Attempted Manslaughter for BJJ Technique?
Updated: Dec 26, 2019
A federal jury in Little Rock, Ark., has convicted former jiujitsu instructor at Misawa Air Base of attempted manslaughter of an airman during a fight in an on-base café.
What drew my attention to the story is the charge that the defendant tried to "snap the neck" of the victim.
Looking up additional stories surrounding this, there is scant discussion on what the particular technique was that prompted that charge -- and led to the ultimate conviction. I'm wondering if the defendant attempted some sort of rear naked choke or guillotine on the airman and it is interpreted as a lethal technique by the prosecutors and bench. Maybe I missed the BJJ seminar about snapping someone's neck, but it does bring up the legal ramifications of using certain techniques. We know more state and municipal agencies are classifying choking or strangulation techniques as near-lethal or lethal level of force. Probably a good reason to stop referring to the rear naked choke as such or worse as "Mata Leão" (Portuguese for 'kill the lion'). More importantly, make sure you are instructing the proper technique or you learn the technique properly to apply it correctly and minimize the consequences.

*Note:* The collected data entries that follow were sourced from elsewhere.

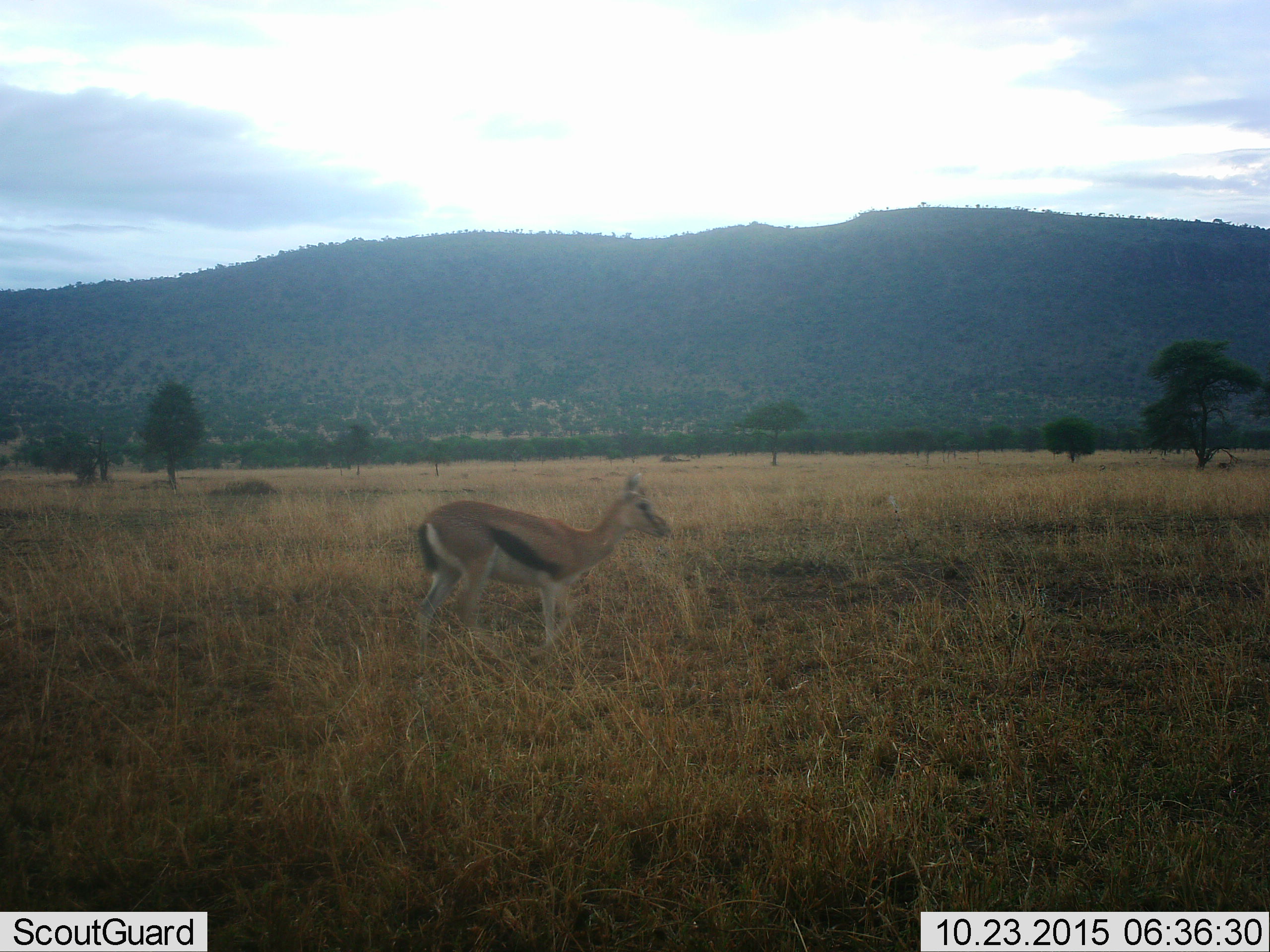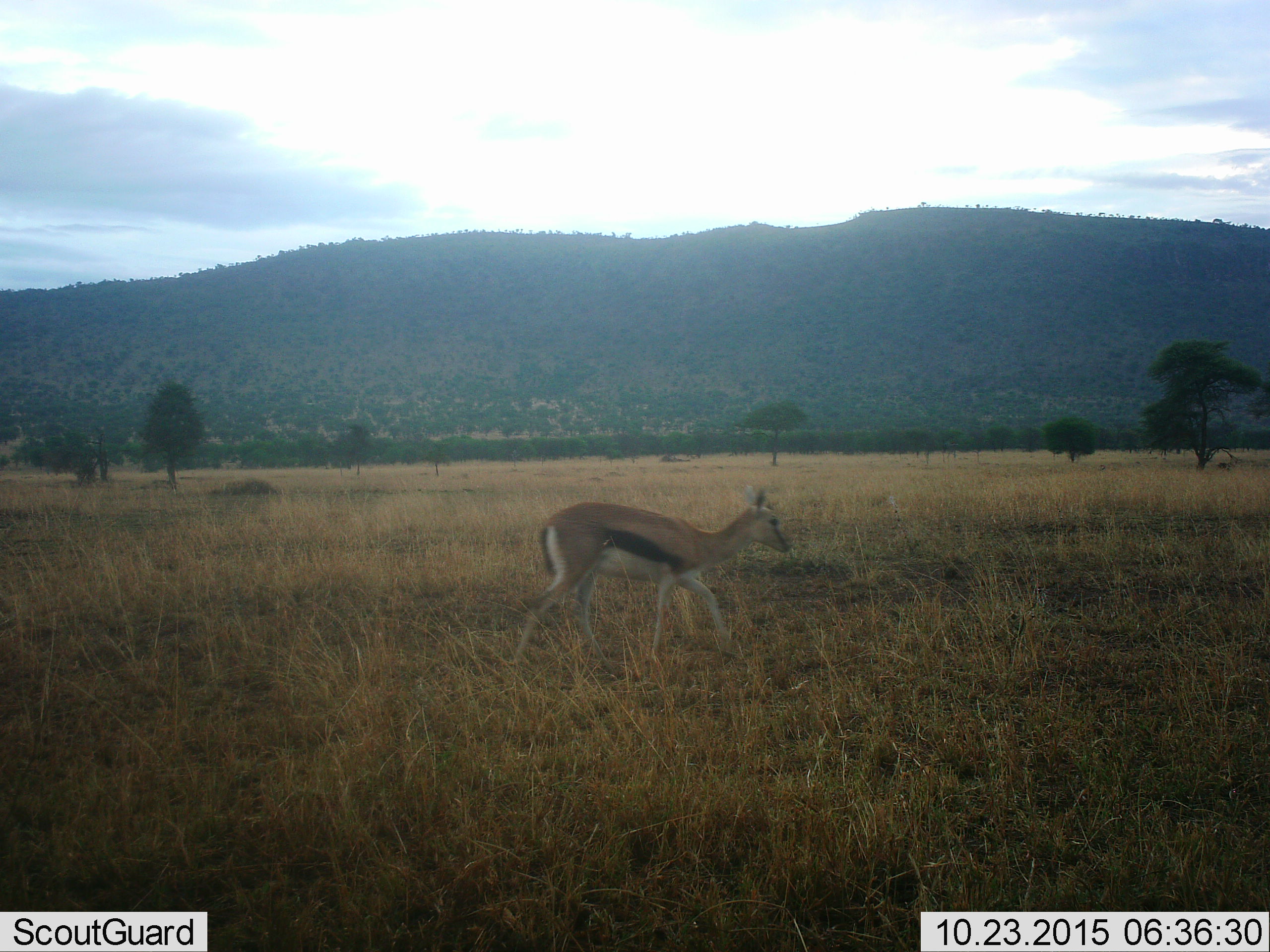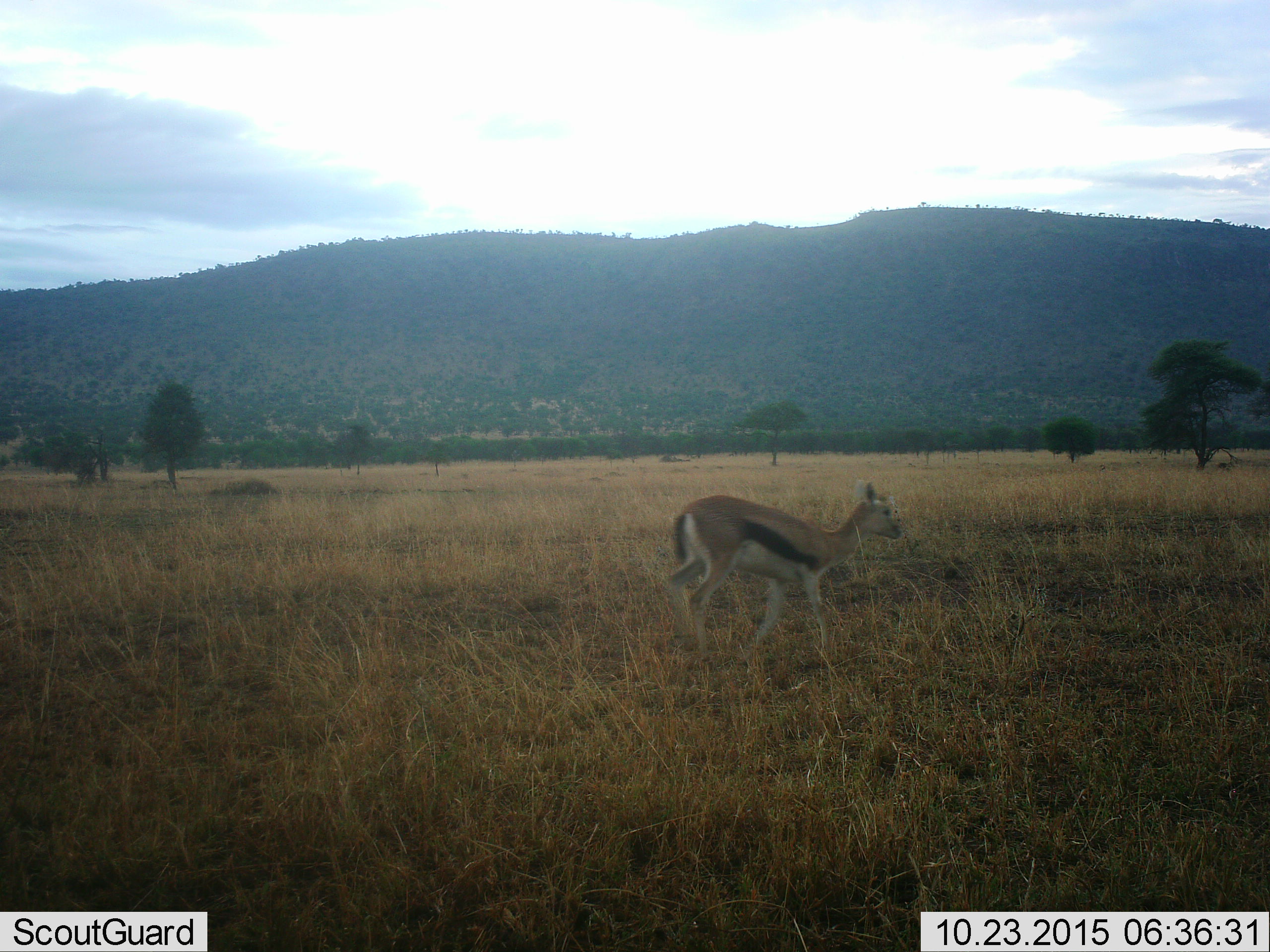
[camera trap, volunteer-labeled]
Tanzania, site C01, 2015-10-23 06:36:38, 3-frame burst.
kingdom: Animalia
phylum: Chordata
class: Mammalia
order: Artiodactyla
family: Bovidae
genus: Eudorcas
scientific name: Eudorcas thomsonii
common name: thomson's gazelle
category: gazellethomsons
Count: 1.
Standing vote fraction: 22%.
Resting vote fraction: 0%.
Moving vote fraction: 89%.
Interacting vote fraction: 0%.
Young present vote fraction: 0%.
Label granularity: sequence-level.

Rener and Ryron Gracie give a really good tutorial on this technique with a good overview of what can go wrong and why.
The best description of the incident seems to be an Air Force Times article here which describes security camera footage showing that the defendant initiates the fight. It also describes that the defendant's son put an airman in a leg lock while the defendant tried to snap his neck and later stomped on his head several times.
Anybody have more information on this case?